## Zadania do wykonania
**1.** Wymień wszystkie imiona osób, do których zwraca się wpis o ogrodzie.
**2.** Co zostało wyrzucone z miejsca, o którym mowa we wpisie o ogrodzie?
**3.** Przepisz z wpisu o ogrodzie fragment, który otwierają słowa "Roślin nie wyrzucałam", a zamykają słowa "tygodniu posadzę rośliny.".

Witam i dziękuję za liczne odwiedziny
Alicjo, lilia faktycznie wysoka, szkoda tylko że zamiera ta cebula, która zakwita
Aniu, masz racje, to dziewanna olimpijska, w tym roku to mam jej sporo, bo nie usunęłam siewek, a jak takie duże to szkoda
Iwonko (Iw)
Roślin nie wyrzucałam z tego miejsca, ale wyrzuciłam worki z korą, które były zamaskowane przez gałęzie iglastych. Potem przycięłam gałęzie i mam nowy zakątek. Może pamiętasz tego jałowca - też go przycięłam i zrobiłam nowe "obramowanie" a to nowe miejsce właśnie przy tym jałowcu

Miejsce jeszcze nie całkiem zrobione, ale może w tym tygodniu posadzę rośliny.

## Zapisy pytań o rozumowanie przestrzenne
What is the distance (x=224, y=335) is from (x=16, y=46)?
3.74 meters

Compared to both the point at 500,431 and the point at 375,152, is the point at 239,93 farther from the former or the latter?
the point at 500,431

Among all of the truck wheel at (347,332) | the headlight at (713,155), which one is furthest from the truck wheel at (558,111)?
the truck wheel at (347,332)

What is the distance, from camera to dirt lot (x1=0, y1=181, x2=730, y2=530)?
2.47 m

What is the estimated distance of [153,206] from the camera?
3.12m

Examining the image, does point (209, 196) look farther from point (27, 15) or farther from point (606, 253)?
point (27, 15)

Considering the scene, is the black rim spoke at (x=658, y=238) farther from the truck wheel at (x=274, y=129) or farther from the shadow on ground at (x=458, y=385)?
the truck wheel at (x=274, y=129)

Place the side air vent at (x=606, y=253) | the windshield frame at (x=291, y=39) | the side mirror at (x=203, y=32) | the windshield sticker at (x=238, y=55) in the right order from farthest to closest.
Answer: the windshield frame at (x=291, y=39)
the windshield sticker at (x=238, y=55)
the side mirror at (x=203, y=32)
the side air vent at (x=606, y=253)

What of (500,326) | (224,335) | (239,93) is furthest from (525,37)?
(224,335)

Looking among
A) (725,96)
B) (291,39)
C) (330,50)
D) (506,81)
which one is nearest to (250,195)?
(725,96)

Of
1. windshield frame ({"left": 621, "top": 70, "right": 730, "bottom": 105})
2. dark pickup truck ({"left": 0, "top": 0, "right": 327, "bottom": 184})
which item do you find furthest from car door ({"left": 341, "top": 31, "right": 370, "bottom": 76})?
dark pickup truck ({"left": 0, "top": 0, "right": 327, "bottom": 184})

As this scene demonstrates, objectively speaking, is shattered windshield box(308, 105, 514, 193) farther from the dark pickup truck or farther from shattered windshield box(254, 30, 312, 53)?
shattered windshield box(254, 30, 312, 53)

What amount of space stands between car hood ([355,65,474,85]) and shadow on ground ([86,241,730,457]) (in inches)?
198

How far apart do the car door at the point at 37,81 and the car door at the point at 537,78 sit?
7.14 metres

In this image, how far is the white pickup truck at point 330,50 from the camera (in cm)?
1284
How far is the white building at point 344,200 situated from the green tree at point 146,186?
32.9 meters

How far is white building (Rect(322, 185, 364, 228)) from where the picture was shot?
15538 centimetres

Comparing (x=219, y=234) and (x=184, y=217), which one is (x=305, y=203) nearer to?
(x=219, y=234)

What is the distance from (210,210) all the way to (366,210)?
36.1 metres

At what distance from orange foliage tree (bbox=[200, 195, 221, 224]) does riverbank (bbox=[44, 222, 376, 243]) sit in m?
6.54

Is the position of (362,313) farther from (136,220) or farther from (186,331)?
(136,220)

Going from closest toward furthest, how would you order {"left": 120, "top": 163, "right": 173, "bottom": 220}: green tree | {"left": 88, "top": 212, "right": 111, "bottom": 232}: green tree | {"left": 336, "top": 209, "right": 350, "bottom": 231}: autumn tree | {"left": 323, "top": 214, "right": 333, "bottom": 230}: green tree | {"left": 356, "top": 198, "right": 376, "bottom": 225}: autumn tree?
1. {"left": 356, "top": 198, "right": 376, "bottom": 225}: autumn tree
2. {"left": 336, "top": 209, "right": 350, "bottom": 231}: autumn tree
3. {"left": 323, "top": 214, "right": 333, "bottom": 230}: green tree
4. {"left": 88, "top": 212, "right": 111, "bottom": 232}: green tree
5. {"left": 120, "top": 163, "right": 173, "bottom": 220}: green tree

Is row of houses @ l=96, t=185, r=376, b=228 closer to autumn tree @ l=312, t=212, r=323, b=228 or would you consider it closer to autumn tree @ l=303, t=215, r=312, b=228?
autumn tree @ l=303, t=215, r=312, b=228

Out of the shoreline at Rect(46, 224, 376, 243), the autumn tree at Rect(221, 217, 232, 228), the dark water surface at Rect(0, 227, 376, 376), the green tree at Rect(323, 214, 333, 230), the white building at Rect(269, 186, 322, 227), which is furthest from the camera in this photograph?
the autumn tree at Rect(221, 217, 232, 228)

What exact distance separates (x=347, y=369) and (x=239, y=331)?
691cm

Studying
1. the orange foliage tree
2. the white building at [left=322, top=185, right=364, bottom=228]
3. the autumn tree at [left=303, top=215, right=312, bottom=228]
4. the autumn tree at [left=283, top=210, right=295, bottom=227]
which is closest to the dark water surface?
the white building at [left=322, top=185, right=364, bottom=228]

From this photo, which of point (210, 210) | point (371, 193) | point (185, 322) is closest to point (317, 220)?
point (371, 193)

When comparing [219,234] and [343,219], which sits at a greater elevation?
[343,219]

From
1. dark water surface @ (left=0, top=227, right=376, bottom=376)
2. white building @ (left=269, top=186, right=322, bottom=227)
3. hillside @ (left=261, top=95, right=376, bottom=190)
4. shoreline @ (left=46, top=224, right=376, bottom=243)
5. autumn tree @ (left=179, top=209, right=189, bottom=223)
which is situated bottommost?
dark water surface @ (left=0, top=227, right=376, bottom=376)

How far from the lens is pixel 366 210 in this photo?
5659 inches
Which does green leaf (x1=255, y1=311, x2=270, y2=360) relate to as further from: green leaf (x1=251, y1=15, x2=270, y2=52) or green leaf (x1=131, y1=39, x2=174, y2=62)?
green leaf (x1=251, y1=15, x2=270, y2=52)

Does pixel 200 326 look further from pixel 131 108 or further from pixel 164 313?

## Odpowiedzi do zadań
**1.** Alicja, Ania, Iwonka (Iw)

**2.** Worki z korą, zamaskowane przez gałęzie iglastych.

**3.**
Roślin nie wyrzucałam z tego miejsca, ale wyrzuciłam worki z korą, które były zamaskowane przez gałęzie iglastych. Potem przycięłam gałęzie i mam nowy zakątek. Może pamiętasz tego jałowca - też go przycięłam i zrobiłam nowe "obramowanie" a to nowe miejsce właśnie przy tym jałowcu

Miejsce jeszcze nie całkiem zrobione, ale może w tym tygodniu posadzę rośliny.